秦慎察觉到哪不太对劲,打断道:“段宁呢!不是他也染了病了吗?怎么我们来了,他也没个动静!”
罗毅收起脸上的笑意,肃然道:“段宁没了,大人不知道吗?
十日前就咽气了,当天就烧了,骨灰在那边的房间的坛子里。”ωWW。
秦慎的脑袋嗡的一下,喃喃道:“没了?”
罗毅道:“没了!大人无需为他伤心,他活着受罪,死了算是解脱了!”
秦慎让小厮领着,白苏等人都去了旁边的耳房,果然见那里设了一个香案,上面摆放了一个坛子,坛子上贴了一个字条,上边写着段宁,下首处放着香炉。
白苏点燃一炷香,插到香炉里,领着众人对骨灰拜了三拜,回了厅堂。
白苏和林澈分别给罗毅诊了诊脉,其脉之洪大,渐臻于和平。
又问了一下他的症状,知其除了浑身无力,其它病症均匀消失,病即将痊愈,心里欢喜了几分。
而秦慎为其诊断后仍高兴不起来,红着眼睛叹道:“都是染了瘟疫,段宁怎么就死了呢!
唉!段宁心浮气躁,定是他的急脾气,加重了病情!”
罗毅道:“这是其一,最重要的是他心怀愧疚,属下怎么劝他,他也不能释怀。
您说,我和他这么多年的交情,怎么会怪他呢!”
“是他先染上的?”
“嗯!他有爱喝水的习惯,因他接诊的时候大意,摘下口罩喝了杯水,就染了病,我和他住一个屋,他又染了我。
大人也知道他的性子,他心里一直耿耿于怀,焦躁不安,加剧了病情。
他生前数次提起,没有谨记大人的嘱托,病人没救多少,还害了我和他自己的性命!
不过他从生病后,每日记录发病感受和每副药吃下去的效果,留下了一本非常详细的医案,想留给大人做参考。
他日夜琢磨治瘟疫的药方,我们喝的药方,基本是他制定的药方,我能活命,也是他殚心竭虑的结果。

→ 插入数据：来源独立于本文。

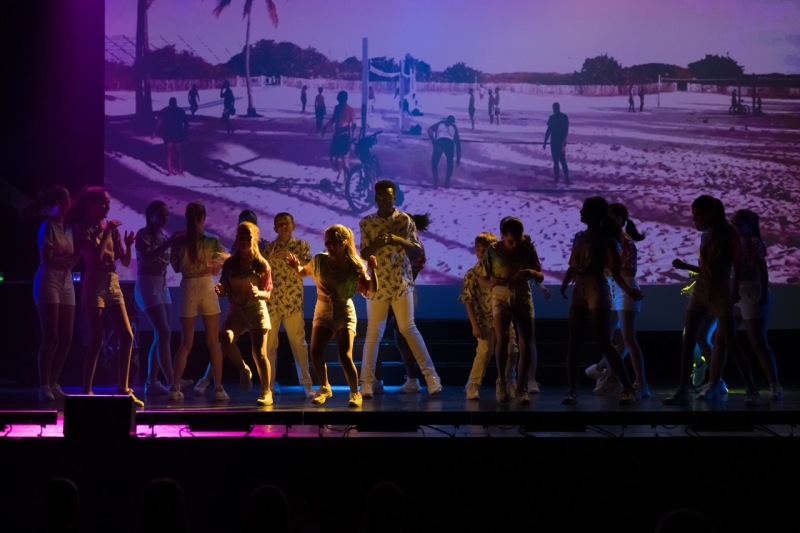 2023-06-29_marc_petitdemange_7711_Web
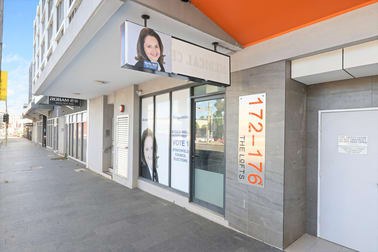 Shop 6/172-176 Parramatta Road Homebush NSW 2140 - Image 3
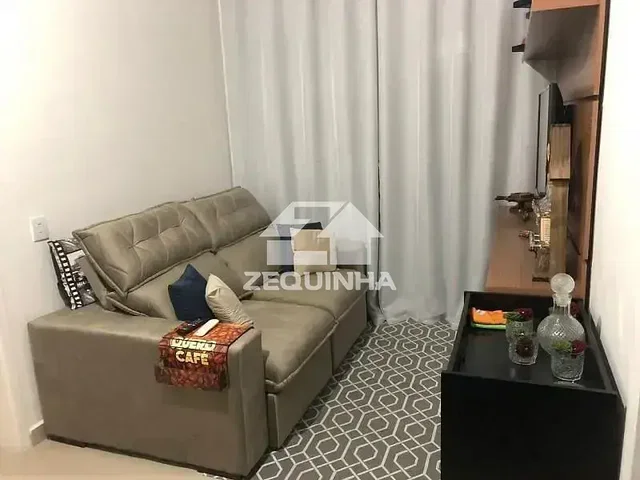 Diğer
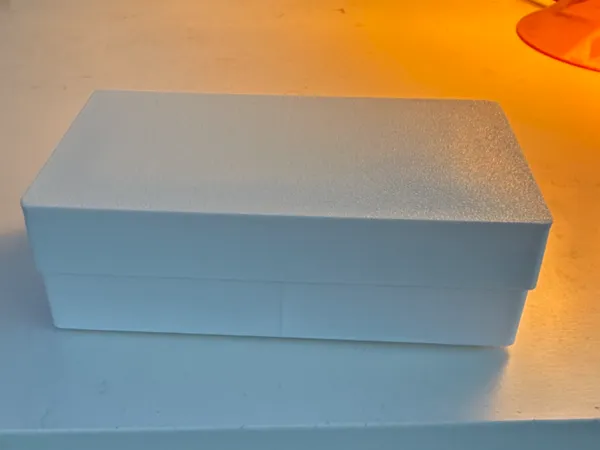 https://makerworld.bblmw.com/makerworld/model/USac9448cca03aca/design/2025-02-26_dfcb8b89620fe.jpeg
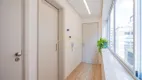 Foto 40 de Apartamento com 2 Quartos à venda, 193m² em Jardim Paulista, São Paulo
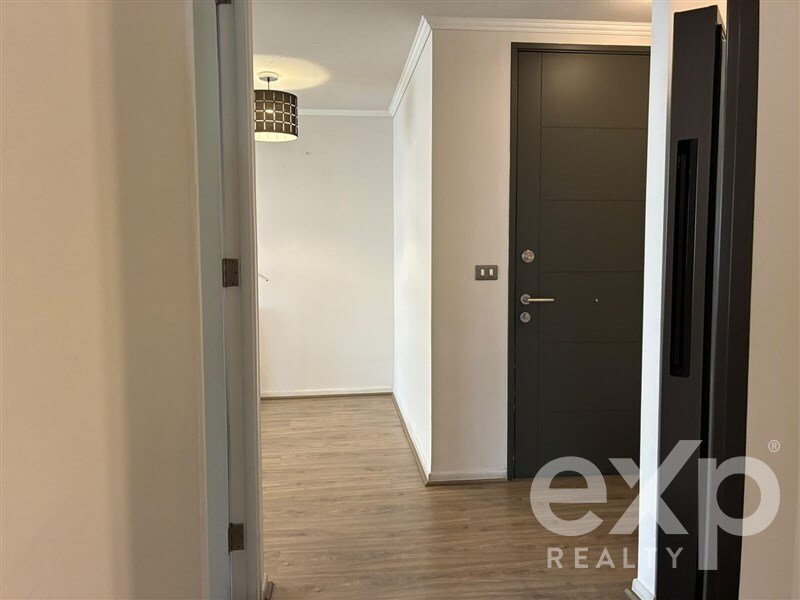 Apartment in Macul, Santiago Metropolitan Region, Chile 3 - 18664675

”
几人和罗毅详细谈论了一回,白苏怕他累着,带着段宁留下的笔记回了官驿。
黄昏,接诊的太医也前来拜见,白苏详细询问了一番。
晚饭后,师徒几人戴着手套翻看到半夜,笔记记得事无巨细,看到笔记跟看到病人还直观。
几人商定了几个药方,白苏根据段宁的描述,基本认定了瘟疫和肺鼠疫相似。
林澈和秦慎退下后,白苏又洗了个热水澡才睡去。
赵昀更晚,去破庙看完流民,就带着章太守去监督放粮,一直到第二天天快亮的时候才回来休息了一会儿。
早饭的时候,赵昀来看白苏,一双眼睛红的像兔子,“我今日带人去鹿郡,把张焰给擒了,免的夜长梦多,他再窜到别处去。